§ **Text provided**
In response to yet another attempt to reverse the progress America has made in improving child health coverage and access, Children’s Health Fund strongly urges Congress to reject the Graham-Cassidy health care proposal, which could bring significant harm to the future health and well-being of children.
Introduced last week by Senators Graham (S.C.), Cassidy (La.), Heller (Nev.) and Johnson (Wis.), the bill comes in the aftermath of previous unsuccessful efforts to “repeal and replace” the Affordable Care Act. Like its ill-conceived predecessors, Graham-Cassidy aims squarely at the Medicaid program, which is the bedrock and critical program architecture that delivers on the nation’s commitment to providing health insurance coverage and care access to economically disadvantaged children and families.
Children’s Health Fund, in concert with the nation’s foremost child health provider, policy and advocacy organizations, recognizes that provisions within Graham-Cassidy will undermine and unravel significant achievements that have been made for children in the past few decades. The bill would repeal Medicaid expansion that occurred under the ACA and eliminate the critical subsidies provided to enable purchasing of insurance coverage. Most importantly and alarmingly for children, the bill would cap federal payments to state Medicaid programs in 2020, limiting the federal commitment to Medicaid from that point forward and breaking with the national covenant that entitles poor children to a rigorously constructed and certified standard of health care that has prevailed since Medicaid’s inception in 1965.

§ **Entries provided**
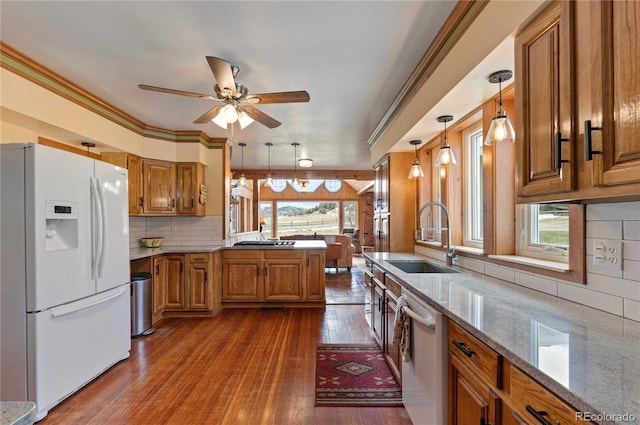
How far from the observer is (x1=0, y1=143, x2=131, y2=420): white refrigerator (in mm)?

--

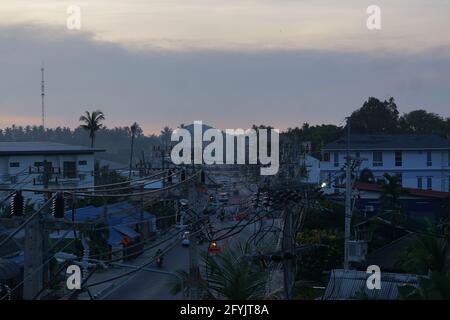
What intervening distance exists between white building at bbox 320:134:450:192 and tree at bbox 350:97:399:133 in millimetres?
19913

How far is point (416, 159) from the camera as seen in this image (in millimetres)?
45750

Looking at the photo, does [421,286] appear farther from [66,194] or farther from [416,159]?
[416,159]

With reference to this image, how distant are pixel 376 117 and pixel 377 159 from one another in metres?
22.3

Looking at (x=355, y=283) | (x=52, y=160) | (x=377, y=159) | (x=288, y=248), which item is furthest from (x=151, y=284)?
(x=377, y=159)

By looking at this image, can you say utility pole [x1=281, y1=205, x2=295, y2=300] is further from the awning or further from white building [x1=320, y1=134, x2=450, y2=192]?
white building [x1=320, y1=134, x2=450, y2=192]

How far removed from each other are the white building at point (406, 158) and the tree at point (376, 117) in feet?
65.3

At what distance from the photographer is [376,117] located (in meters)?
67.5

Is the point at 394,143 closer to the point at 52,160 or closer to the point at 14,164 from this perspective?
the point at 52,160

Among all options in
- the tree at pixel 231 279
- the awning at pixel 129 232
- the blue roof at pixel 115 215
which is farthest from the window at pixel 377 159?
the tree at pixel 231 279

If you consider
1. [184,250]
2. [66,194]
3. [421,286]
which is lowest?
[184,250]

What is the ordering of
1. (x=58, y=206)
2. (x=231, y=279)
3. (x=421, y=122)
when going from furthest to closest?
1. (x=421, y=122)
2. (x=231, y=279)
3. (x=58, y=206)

==

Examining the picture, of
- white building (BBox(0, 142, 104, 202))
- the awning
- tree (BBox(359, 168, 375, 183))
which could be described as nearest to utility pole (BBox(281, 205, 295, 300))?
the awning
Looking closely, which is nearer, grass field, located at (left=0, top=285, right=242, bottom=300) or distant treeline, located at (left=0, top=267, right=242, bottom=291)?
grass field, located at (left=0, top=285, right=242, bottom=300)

§ **Exercise instructions**
1. In the Graham-Cassidy statement, reproduce the passage starting with "Children’s Health Fund, in" and going on through "inception in 1965.".
2. According to the Graham-Cassidy statement, which senators introduced the bill, and what state is given for each?
3. Continue the statement opposing the Graham-Cassidy health care proposal, picking up after its final sentence.

§ **Task responses**
1.
Children’s Health Fund, in concert with the nation’s foremost child health provider, policy and advocacy organizations, recognizes that provisions within Graham-Cassidy will undermine and unravel significant achievements that have been made for children in the past few decades. The bill would repeal Medicaid expansion that occurred under the ACA and eliminate the critical subsidies provided to enable purchasing of insurance coverage. Most importantly and alarmingly for children, the bill would cap federal payments to state Medicaid programs in 2020, limiting the federal commitment to Medicaid from that point forward and breaking with the national covenant that entitles poor children to a rigorously constructed and certified standard of health care that has prevailed since Medicaid’s inception in 1965.

2. Graham (S.C.), Cassidy (La.), Heller (Nev.), Johnson (Wis.)

3.
“With an unprecedented 95% of the nation’s children currently insured, CHF believes strongly that it is time to look forward, not backward” said Dennis Walto, Children’s Health Fund’s Chief Executive Officer. “It is imperative that a collective voice be raised in defense of the principles and priorities that protect the nation’s economically disadvantaged and underserved.”
Given the monumental stakes CHF strongly advises that Congress hold bipartisan hearings to accommodate the comprehensive analysis, debate and discussion needed to fully determine the potential impact of the bill, particularly for affected children. Due diligence must take precedence over the September 30th deadline.
It should be noted that there are ready alternatives that can reinforce and strengthen the child health safety net. CHF recommends that, in the final few weeks of September, congressional attention be expanded to focus on renewal of Child Health Insurance Program (CHIP) funding, ensuring that coverage for nearly 9 million children is protected, and reauthorization of Community Health Center funding.